I would think that if certain voltages are offered the manufacturer would have made sure to use adequate components to avoid circuit limitation issues. It would appear that is not the case![]()
On that note, I did try posting with a single stick of DRAM with the same results. I do not think any of the sticks from the triple channel kit like higher voltages. Insted of more stability I end up with significantly less stability. Furthermore, I also noticed that if I loosen the timings past 9-9-9-24-2T even a single stick will no longer boot and the board just hangs at DET DRAM. Upper and lower ceiling on timings it seems...or???
In terms of the BCLK that is exactly what I would think as well. Lower BCLK == less stress overall but appears not necessarily. I will follow up on your suggestion and do a bit of a grind through Google to see if I can find any further details on R2E OCing other than what I know to date.

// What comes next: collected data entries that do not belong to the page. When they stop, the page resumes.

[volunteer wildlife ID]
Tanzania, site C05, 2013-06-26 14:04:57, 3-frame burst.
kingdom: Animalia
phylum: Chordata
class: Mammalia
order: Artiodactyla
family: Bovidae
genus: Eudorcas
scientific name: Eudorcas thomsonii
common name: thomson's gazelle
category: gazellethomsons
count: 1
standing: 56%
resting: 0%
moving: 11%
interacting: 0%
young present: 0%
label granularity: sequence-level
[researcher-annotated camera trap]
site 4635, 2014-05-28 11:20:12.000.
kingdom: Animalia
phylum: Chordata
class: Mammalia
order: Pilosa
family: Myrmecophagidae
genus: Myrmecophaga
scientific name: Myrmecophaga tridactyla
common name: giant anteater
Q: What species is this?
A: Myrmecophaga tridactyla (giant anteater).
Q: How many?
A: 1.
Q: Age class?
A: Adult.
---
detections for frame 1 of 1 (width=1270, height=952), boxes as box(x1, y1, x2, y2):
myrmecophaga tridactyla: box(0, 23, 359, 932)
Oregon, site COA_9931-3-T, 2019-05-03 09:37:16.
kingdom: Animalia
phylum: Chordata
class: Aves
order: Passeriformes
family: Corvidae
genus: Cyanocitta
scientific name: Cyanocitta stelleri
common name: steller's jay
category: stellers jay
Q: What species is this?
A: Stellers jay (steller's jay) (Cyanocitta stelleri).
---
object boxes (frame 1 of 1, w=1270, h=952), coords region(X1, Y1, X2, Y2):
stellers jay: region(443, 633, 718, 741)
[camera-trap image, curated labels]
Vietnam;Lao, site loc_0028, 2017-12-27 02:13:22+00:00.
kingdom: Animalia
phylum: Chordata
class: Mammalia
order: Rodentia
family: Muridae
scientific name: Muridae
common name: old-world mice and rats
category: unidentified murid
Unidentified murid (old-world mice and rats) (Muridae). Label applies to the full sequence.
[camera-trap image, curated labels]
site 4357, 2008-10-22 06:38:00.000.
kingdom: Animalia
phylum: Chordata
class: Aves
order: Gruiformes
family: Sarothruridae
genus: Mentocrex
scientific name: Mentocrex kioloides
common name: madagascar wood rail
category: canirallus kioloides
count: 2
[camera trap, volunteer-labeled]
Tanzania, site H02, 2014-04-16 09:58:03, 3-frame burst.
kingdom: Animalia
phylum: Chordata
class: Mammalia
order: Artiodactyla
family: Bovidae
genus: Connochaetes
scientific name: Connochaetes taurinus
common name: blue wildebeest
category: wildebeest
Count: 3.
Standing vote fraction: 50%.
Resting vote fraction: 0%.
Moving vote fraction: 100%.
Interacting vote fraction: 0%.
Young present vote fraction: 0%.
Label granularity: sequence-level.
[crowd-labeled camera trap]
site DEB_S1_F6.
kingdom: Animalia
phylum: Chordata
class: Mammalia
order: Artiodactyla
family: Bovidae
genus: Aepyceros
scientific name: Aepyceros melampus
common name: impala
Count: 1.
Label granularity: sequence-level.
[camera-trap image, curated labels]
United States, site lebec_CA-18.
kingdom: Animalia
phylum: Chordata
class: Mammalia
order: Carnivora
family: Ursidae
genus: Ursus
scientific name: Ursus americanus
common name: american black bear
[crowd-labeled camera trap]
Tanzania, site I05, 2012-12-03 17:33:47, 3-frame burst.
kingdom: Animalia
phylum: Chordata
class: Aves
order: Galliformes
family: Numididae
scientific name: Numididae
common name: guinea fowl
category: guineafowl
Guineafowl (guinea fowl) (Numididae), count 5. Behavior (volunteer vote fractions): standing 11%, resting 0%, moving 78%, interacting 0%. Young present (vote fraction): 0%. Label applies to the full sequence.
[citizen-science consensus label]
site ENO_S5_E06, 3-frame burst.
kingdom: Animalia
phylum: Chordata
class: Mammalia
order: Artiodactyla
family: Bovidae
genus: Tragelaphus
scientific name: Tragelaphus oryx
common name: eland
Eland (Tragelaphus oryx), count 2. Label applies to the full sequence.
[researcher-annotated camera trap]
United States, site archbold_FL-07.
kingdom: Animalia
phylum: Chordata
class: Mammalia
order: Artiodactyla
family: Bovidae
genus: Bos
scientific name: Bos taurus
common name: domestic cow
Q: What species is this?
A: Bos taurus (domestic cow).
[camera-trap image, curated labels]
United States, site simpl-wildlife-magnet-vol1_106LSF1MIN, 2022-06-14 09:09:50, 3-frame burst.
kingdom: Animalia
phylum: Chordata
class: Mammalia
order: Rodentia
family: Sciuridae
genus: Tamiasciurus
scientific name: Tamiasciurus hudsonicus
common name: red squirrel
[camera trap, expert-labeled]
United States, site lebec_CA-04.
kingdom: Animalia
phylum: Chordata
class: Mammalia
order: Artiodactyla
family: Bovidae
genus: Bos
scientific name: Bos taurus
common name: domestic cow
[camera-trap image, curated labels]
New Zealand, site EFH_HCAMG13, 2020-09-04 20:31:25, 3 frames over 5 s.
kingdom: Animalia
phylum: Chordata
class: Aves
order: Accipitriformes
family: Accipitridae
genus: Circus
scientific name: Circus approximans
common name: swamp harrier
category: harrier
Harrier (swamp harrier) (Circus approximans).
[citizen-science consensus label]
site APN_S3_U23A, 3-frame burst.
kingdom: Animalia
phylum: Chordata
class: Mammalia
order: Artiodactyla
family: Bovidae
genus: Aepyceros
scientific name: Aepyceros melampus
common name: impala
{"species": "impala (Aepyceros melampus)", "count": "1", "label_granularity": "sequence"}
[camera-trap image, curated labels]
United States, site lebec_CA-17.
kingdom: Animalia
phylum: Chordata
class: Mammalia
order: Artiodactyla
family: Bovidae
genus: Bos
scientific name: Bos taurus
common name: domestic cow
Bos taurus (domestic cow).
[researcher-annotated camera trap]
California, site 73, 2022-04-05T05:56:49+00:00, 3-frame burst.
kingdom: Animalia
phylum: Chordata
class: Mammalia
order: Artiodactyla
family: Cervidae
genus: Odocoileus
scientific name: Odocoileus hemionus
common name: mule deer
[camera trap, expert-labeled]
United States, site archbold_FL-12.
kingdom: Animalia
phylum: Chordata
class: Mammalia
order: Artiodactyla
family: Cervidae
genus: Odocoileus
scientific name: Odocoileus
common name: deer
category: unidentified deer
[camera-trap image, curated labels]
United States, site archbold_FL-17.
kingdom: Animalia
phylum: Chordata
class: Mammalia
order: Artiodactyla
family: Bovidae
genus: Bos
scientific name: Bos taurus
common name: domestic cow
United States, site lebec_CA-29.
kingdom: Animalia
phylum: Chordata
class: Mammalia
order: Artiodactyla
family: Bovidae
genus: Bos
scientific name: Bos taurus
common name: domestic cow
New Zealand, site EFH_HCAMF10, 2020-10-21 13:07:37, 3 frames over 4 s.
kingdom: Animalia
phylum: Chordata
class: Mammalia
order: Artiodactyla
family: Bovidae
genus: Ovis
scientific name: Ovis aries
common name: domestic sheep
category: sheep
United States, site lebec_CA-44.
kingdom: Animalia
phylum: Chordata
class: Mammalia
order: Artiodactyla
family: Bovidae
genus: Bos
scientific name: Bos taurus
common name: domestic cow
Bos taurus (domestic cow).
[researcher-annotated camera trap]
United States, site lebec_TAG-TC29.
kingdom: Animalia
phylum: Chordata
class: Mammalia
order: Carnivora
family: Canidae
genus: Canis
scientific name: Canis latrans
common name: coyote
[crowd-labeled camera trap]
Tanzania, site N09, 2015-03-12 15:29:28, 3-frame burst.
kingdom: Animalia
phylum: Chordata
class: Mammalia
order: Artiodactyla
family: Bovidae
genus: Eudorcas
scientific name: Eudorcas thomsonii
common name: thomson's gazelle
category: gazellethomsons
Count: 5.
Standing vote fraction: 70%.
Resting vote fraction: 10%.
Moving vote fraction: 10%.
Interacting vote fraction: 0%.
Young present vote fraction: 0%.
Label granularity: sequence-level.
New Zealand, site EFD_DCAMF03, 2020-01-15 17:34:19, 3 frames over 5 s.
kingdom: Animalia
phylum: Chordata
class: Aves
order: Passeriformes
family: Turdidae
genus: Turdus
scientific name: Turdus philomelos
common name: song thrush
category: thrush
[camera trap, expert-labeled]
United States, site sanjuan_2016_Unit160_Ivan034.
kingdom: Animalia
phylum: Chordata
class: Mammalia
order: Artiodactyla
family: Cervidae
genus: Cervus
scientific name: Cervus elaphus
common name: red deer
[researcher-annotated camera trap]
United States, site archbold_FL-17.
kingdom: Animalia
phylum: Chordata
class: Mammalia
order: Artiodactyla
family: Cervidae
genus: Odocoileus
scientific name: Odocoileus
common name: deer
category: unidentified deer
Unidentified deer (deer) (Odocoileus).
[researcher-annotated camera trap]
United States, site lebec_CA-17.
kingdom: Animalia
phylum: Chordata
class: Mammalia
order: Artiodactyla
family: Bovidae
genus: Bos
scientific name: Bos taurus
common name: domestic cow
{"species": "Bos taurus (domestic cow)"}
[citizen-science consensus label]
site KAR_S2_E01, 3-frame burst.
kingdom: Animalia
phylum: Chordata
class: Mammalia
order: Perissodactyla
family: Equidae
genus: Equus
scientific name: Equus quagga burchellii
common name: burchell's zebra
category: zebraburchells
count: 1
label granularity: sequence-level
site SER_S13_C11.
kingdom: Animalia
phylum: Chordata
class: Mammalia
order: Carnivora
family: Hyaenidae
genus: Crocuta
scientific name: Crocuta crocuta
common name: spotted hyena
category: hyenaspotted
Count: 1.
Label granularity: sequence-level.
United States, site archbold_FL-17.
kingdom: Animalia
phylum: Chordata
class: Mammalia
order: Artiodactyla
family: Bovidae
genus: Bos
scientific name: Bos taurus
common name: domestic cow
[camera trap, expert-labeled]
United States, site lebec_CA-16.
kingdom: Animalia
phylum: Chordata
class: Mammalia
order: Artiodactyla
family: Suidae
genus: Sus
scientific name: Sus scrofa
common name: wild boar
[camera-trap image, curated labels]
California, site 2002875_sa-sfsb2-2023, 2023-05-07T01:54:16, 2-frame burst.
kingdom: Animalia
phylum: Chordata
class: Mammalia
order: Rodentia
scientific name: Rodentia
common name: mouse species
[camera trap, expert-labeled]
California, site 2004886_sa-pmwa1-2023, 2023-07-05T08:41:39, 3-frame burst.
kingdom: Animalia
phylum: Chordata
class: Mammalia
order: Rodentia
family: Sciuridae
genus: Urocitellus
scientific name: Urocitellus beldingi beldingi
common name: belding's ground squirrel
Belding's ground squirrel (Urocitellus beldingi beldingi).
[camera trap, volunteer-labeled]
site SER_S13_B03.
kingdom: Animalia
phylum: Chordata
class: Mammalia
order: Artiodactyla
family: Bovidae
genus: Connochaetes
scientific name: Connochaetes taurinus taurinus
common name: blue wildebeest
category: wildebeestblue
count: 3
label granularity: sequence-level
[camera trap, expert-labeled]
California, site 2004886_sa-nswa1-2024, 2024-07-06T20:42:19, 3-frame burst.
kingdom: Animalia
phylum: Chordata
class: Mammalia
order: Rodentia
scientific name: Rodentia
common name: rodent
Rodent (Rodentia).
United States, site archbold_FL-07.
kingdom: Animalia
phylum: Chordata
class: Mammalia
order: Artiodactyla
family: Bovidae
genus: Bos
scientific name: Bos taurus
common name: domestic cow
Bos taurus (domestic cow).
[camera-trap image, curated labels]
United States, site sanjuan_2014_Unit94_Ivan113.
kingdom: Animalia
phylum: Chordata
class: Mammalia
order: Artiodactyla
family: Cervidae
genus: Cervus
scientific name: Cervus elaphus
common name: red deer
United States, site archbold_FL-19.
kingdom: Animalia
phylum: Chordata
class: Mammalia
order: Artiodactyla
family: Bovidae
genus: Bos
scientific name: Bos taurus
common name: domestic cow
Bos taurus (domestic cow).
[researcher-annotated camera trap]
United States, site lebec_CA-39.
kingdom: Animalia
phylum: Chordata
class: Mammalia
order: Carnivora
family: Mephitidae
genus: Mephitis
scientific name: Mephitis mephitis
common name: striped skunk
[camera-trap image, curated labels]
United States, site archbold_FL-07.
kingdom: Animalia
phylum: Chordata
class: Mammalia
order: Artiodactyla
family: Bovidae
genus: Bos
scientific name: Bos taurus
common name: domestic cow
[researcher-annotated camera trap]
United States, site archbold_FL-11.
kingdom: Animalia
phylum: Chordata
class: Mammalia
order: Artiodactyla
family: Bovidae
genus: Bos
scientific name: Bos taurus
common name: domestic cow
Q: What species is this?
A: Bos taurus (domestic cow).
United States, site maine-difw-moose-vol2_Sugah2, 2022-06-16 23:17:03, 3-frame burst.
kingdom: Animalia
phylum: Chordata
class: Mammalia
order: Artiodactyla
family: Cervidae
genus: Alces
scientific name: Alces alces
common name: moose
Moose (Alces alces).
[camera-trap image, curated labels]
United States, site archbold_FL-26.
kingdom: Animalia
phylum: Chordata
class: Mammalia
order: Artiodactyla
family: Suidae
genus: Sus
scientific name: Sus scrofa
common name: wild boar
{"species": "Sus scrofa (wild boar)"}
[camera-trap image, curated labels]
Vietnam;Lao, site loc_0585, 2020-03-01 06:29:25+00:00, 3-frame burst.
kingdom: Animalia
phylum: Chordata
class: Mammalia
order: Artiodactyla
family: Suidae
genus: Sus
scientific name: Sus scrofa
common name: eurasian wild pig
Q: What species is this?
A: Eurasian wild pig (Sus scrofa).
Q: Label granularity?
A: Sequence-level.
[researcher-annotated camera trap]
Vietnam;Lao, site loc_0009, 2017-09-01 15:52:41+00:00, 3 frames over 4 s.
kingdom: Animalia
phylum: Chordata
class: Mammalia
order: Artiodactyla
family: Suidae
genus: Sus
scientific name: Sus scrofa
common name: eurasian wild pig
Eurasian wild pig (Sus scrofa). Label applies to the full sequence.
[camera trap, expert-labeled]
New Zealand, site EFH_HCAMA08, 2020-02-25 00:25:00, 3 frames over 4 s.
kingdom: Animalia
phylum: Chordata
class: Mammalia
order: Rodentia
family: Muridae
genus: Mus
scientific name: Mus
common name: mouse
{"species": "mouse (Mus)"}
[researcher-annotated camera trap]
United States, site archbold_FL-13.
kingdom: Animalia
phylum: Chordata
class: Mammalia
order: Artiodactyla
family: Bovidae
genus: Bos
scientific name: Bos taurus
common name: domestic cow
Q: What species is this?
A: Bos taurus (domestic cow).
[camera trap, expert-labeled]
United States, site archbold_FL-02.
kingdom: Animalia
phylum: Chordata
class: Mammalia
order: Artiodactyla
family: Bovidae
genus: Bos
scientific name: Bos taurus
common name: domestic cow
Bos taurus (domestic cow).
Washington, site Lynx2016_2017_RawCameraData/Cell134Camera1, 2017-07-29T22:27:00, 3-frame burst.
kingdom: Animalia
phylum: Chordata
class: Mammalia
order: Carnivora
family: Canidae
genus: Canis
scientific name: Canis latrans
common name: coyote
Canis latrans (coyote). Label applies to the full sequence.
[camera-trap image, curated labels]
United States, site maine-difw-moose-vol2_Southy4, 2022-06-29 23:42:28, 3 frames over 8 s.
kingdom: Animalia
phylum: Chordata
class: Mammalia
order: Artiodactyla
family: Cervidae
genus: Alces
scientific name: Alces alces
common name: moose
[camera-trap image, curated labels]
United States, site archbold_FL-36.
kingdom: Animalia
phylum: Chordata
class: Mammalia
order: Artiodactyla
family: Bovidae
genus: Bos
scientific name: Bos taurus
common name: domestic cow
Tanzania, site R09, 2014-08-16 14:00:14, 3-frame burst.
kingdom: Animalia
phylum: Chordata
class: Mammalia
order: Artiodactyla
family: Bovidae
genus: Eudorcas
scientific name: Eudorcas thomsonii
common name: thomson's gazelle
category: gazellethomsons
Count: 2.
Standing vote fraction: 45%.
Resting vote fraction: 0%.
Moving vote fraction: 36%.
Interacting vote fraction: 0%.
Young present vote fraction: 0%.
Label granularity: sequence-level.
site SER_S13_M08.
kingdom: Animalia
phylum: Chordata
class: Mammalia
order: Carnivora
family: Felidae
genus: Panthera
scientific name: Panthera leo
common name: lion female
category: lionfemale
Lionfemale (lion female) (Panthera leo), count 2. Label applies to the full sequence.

While I was doing this I fiddled with Uncore on my everday overclock and now I have Uncore set to 4.32GHz for everyday use but that requires roughly 1.6V at load on part of QPI/DRAM to be stable. Maybe the issue is really that for Uncore as high as 4.6GHz I need in excess of 1.8V on QPI/DRAM? That seems awful high...
Could it also be that the system would just behave better if I actually had some DRAM that was designed to run between 1.9V and 2.1V that's clocked high like for example the Corsair Dominator DDR3-2133C9DF sticks?